> **TASK DESCRIPTION**: Please copy each of the following items word for word, with no changes.

> **DATA ENTRIES**:
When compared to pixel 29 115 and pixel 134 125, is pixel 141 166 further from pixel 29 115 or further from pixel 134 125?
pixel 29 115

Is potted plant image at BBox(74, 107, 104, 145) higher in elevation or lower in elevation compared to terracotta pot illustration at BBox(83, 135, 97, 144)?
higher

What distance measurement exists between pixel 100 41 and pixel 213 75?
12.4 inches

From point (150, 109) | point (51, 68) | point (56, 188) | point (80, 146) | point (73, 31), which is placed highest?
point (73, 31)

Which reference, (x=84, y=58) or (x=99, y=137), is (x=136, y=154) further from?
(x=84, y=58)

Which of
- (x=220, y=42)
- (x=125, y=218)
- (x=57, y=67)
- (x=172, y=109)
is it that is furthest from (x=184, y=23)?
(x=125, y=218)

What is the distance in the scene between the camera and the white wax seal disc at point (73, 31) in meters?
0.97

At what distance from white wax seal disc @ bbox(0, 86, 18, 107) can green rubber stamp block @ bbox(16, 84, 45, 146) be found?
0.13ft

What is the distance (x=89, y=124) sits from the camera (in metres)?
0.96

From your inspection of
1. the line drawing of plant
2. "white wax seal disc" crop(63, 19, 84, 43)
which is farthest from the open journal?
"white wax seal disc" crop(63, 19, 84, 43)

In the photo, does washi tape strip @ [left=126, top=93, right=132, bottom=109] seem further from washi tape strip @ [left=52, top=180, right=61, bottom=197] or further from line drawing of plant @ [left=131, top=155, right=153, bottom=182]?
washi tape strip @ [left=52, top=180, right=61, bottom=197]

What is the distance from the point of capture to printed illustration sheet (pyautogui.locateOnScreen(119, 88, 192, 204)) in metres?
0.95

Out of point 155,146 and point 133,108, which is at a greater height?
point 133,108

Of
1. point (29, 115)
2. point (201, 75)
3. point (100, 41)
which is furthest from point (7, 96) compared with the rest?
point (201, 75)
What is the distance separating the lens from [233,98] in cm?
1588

> **FINAL ANSWER**:
When compared to pixel 29 115 and pixel 134 125, is pixel 141 166 further from pixel 29 115 or further from pixel 134 125?
pixel 29 115

Is potted plant image at BBox(74, 107, 104, 145) higher in elevation or lower in elevation compared to terracotta pot illustration at BBox(83, 135, 97, 144)?
higher

What distance measurement exists between pixel 100 41 and pixel 213 75?
12.4 inches

From point (150, 109) | point (51, 68) | point (56, 188) | point (80, 146) | point (73, 31), which is placed highest?
point (73, 31)

Which reference, (x=84, y=58) or (x=99, y=137), is (x=136, y=154) further from?
(x=84, y=58)

Which of
- (x=220, y=42)
- (x=125, y=218)
- (x=57, y=67)
- (x=172, y=109)
is it that is furthest from (x=184, y=23)?
(x=125, y=218)

What is the distance in the scene between the camera and the white wax seal disc at point (73, 31) in meters?
0.97

At what distance from white wax seal disc @ bbox(0, 86, 18, 107) can green rubber stamp block @ bbox(16, 84, 45, 146) be found?
0.13ft

What is the distance (x=89, y=124) sits from the camera (in metres)?
0.96

From your inspection of
1. the line drawing of plant
2. "white wax seal disc" crop(63, 19, 84, 43)
which is farthest from the open journal?
"white wax seal disc" crop(63, 19, 84, 43)

In the photo, does washi tape strip @ [left=126, top=93, right=132, bottom=109] seem further from washi tape strip @ [left=52, top=180, right=61, bottom=197] or further from line drawing of plant @ [left=131, top=155, right=153, bottom=182]?
washi tape strip @ [left=52, top=180, right=61, bottom=197]

What is the distance from the point of capture to printed illustration sheet (pyautogui.locateOnScreen(119, 88, 192, 204)) in metres?
0.95

Out of point 155,146 and point 133,108, which is at a greater height?
point 133,108

Of
1. point (29, 115)
2. point (201, 75)
3. point (100, 41)
which is furthest from point (7, 96) compared with the rest?
point (201, 75)
What is the distance separating the lens from [233,98] in cm?
1588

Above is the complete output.